The Togut Firm was formed to address this reality. Our business model was to have the highest quality boutique – with the same level of sophisticated work as the large firms and often with personnel who started their careers at the large firms and were trained by them – to be able to “partner” with the large firms in representing companies in bankruptcy cases. Whereas the large firm has conflicts because these clients are involved in the bankruptcy case, the Togut Firm is conflict-free. Whereas the large firm has conflicts that prevent it from satisfying the gating “disinterestedness test” that is required to be retained as counsel for the company by order of the bankruptcy court, the combination of the major firm and the Togut Firm easily satisfies the law’s requirement. It is the combination of the firms that satisfies the disinterestedness test. The Togut Firm handles all the matters that the major firm is conflicted from handling.

It is easy to see how conflicts of interest can arise in the largest bankruptcy cases. The debtor corporation has a long-standing relationship with a major law firm in New York or elsewhere, and it turns to the firm’s bankruptcy department when financial pressures make Chapter 11 protection unavoidable. But if that law firm also represents, for example, creditors of the corporate debtor, or if the interests of the debtor and one of its subsidiaries or parent companies conflict, the company must find other counsel to handle discrete aspects of the bankruptcy case and thereby avoid the conflict of interest. We are hired to take on the discrete tasks of handling the conflict matters at a significantly lower cost to the client. Importantly, in cases where the Togut Firm serves as conflicts counsel in jurisdictions outside of New York (such as Delaware, for example), we are able to utilize main counsel’s local counsel and therefore do not need to retain our own local counsel – further creating efficiencies and cost savings that flow to the client.

The Togut Firm has built a sterling reputation as conflicts counsel and has received regular conflicts referrals from the top law firms in the United States. Work is referred to the firm by the top law firms in the world such as Skadden Arps; Weil, Gotshal & Manges; Kirkland & Ellis; Milbank; Cleary Gottlieb; Wachtell; Cravath; Jones Day; Kramer Levin; Shearman & Sterling; and Davis Polk, among others.

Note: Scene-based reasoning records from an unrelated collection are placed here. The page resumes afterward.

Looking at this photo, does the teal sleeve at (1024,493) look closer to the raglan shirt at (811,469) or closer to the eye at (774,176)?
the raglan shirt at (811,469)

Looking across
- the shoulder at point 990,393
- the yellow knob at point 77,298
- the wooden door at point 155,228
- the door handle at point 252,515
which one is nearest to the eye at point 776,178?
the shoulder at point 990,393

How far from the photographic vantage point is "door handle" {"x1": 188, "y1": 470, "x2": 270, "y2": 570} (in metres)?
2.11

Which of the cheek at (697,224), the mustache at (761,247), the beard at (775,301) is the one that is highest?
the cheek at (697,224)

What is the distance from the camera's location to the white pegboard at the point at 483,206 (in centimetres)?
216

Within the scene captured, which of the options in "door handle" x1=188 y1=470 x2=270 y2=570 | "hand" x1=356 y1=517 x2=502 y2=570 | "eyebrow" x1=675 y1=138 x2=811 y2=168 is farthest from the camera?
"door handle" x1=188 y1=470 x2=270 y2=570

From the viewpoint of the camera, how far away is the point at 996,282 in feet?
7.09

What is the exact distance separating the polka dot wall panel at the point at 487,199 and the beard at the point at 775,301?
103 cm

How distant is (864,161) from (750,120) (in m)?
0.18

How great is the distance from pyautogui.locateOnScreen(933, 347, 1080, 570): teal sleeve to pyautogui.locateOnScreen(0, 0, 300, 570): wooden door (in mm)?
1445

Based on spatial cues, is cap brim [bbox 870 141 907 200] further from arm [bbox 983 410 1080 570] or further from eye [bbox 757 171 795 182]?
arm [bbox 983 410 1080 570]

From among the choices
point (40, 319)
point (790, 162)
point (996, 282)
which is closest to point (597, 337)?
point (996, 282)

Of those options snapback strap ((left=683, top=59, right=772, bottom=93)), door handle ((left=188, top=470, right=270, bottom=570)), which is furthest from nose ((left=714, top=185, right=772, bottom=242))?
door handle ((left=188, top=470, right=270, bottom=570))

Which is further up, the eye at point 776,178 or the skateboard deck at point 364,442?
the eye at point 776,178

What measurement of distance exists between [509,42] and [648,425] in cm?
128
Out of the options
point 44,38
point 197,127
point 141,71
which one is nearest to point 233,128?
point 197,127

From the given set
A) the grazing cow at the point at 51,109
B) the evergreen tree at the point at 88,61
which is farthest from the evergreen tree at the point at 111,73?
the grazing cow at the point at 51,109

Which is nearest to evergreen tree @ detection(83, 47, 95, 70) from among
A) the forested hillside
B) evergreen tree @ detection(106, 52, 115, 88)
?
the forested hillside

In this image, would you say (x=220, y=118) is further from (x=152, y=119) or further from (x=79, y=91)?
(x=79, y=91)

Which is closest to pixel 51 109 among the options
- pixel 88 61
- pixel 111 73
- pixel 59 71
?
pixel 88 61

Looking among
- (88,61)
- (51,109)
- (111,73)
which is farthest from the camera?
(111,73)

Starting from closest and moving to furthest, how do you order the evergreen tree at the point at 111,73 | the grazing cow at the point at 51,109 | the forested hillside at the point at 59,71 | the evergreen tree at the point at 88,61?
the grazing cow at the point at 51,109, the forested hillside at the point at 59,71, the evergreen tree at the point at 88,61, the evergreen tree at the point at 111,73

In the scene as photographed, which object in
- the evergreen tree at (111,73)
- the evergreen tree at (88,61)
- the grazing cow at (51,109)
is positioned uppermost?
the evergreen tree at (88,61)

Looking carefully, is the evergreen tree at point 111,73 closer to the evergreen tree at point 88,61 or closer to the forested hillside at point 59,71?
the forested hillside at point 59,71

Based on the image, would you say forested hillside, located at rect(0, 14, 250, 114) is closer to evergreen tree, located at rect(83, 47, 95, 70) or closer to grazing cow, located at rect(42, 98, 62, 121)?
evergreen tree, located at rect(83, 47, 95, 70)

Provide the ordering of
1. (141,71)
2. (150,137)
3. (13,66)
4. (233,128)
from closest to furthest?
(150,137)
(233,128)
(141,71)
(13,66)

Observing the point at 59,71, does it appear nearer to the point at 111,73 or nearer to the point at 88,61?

Our firm’s exclusive focus on bankruptcy means that we are available to provide high-quality advice and representation. Our lack of retainer clients and institutional relationships means that we can be adverse to any party without the complications of prior or continuing relationships.

Moreover, effective service as conflicts counsel requires more than experience with the demands of complex Chapter 11 cases. The Togut Firm understands that the role of conflicts counsel is to augment the lead law firm by serving the client with the same excellence that the conflicted firm would offer – the competence we bring to all our cases.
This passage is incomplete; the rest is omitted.